The charge param is redundant BTW @rajarshi, the parser handles the charge just need square brackets:

hcl <- get.formula("HCl")
chloride <- get.formula("[Cl]-")

... actually makes it clearer what was wrong, I think that's a moderately new feature though so explains why the charge is as a parameter here.

michaelwitting commented 7 years ago

Hi there... Sorry for the late answer.

What would like to be able to use CDK/RCDK for is to predict the isotopic pattern of adducts in mass spectrometry, e.g. [M+H]+ adducts. This would not only include protonation and deprotonation but also sodiation [M+Na]+ and chlorine adducts in neg mode [M+Cl]-.
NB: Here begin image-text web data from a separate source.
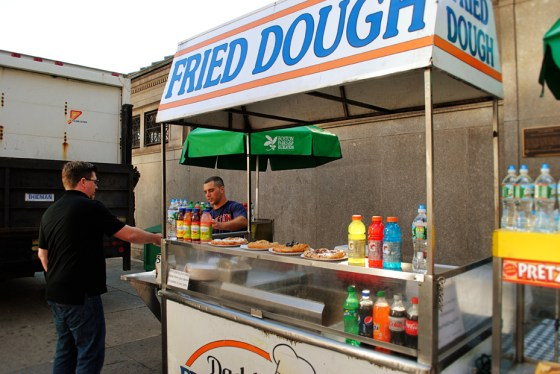 boston-massachusetts-daddys-fried-dough_0838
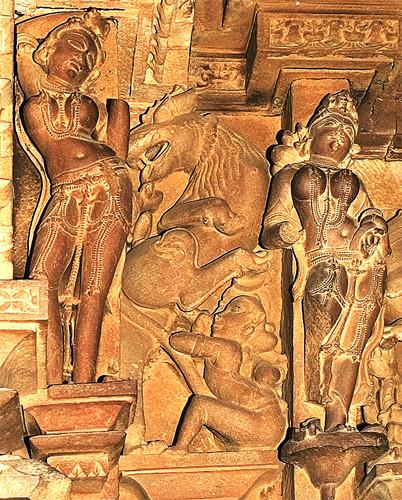2g 104 - Khajuraho, Visvanatha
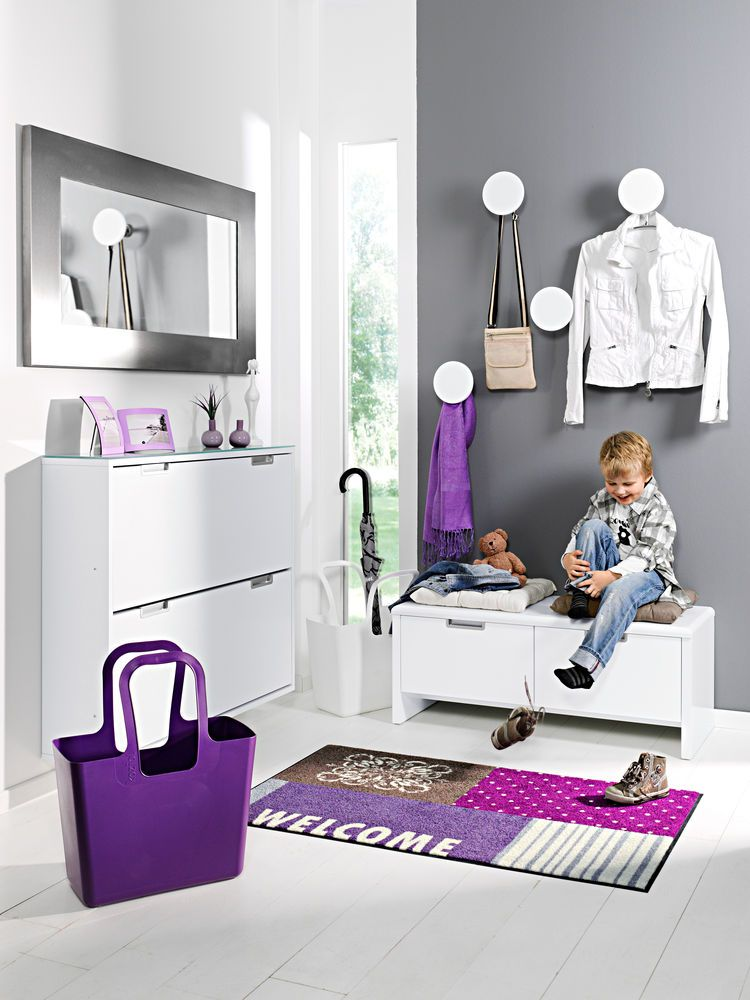 interieur violet couleur vive penser mettre un banc et des cousins dans l 39 entr e des enfants. Black Bedroom Furniture Sets. Home Design Ideas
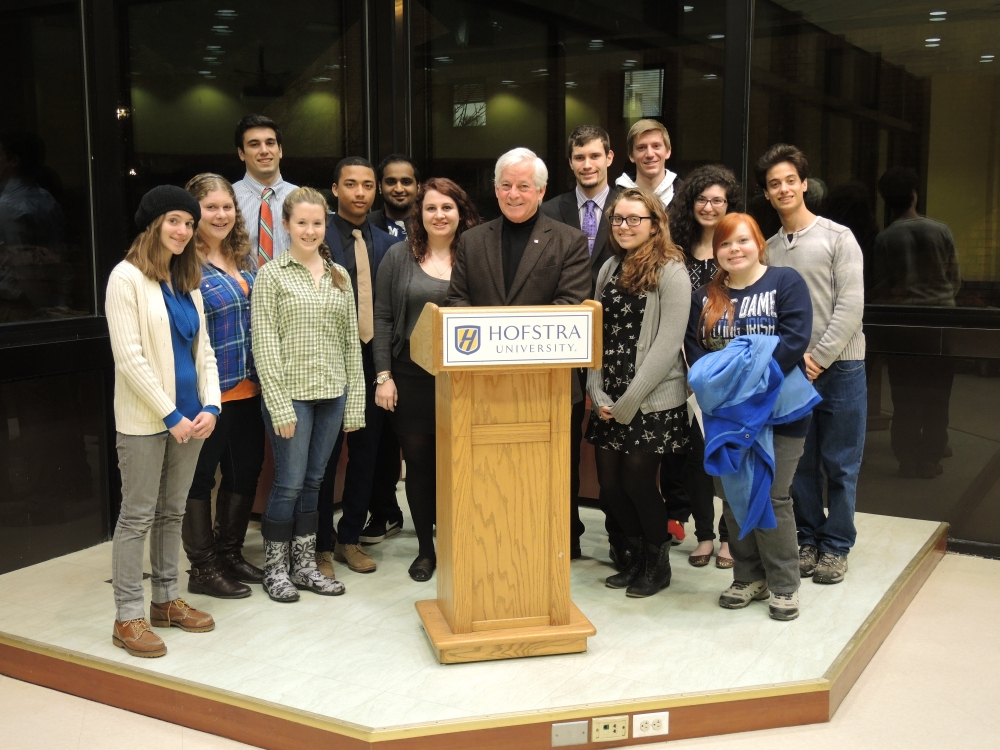 "Assemblyman Charles Lavine paid a visit to Hofstra students for a lesson on ""Albany 101"" which included a presentation on the operations of state government, the state legislature, and the Assembly in particular. The event was held at Hofstra University."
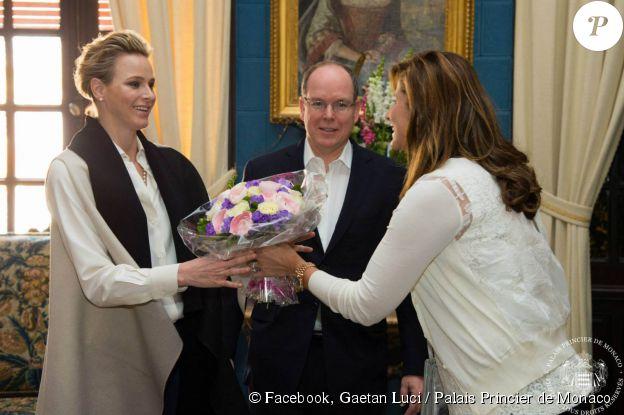 Charlene et Albert de Monaco ont invité Roger Federer et son épouse Mira à déjeuner au Palais princier de Monaco le samedi 11 avril 2015.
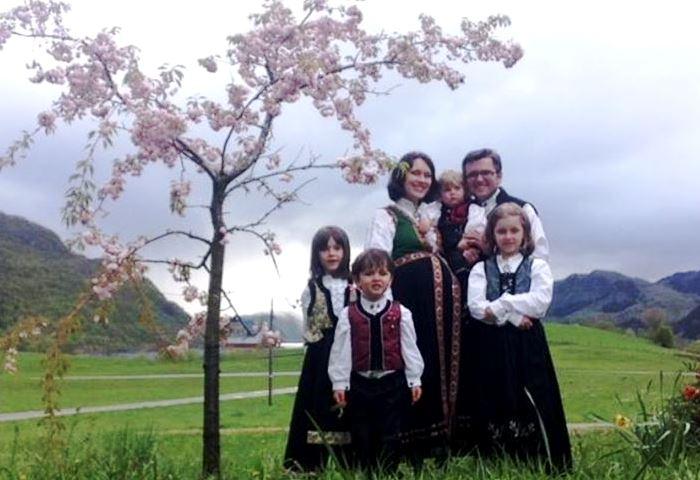 bodnariu-with-their-children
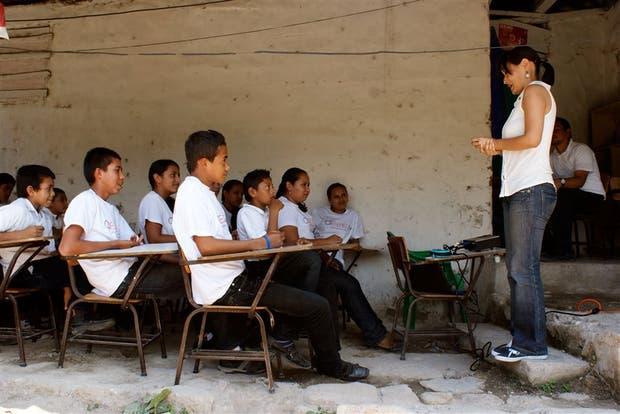 Una de las maestras de E2E en plena clase con un grupo de chicos de secundario
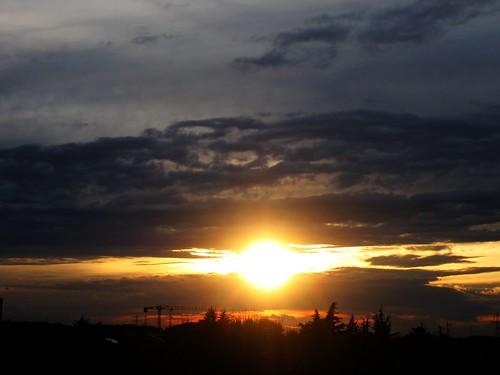 sunset italy sun clouds 510fav geotagged italia tramonto nuvole 2006 sole lombardia lombardy agrate tonightsunsert050306agratebrianzamiitaly geo:lat=455793 geo:lon=93575 agratebrianza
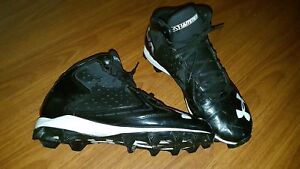 Men's UA Football Cleats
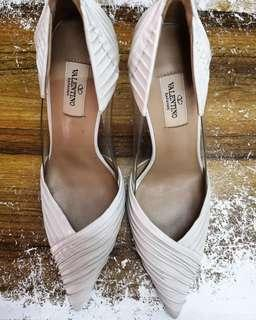 VALENTINO GARAVANI B-drape leather point toe pumps, Ivory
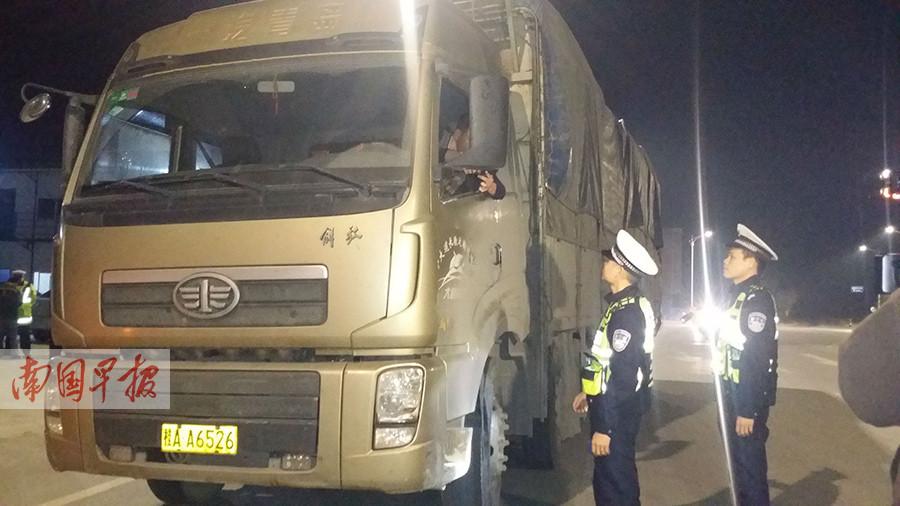 南宁市突击检查 162辆运输车违法上路被罚(图)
To stay with the glucose example, I would have the formula [C6H12O6Na]+ of Glucose detected as [M+Na]+ adduct and from this I would like to have the isotopic pattern for the sodiated molecule.

Might this be possible?

johnmay commented 7 years ago

Hmm, I don't quite understand but shouldn't [C6H12O6Na]+ and C6H12O6Na have the same mass?

michaelwitting commented 7 years ago

No, because in [C6H12O6Na]+ there is a Na+ attached, in C6H12O6Na a Na. The mass of a electron is the different between the two.

johnmay commented 7 years ago

That does make sense... so the other way round C6H12O5 and [C6H12O5]- you want the negatively charge one to weight one electron more. This is in theory possible but the simplest fix here sounds like you can just add/remove the e- weight yourself right?

johnmay commented 7 years ago

Okay.. now I see the actual problem... urgh the IsotopePattern class is a pain to patch (has been abandoned in the code base).

michaelwitting commented 7 years ago

Yes. C6H12O5- is C6H12O6 - H+, so basically it is C6H12O5 + e-.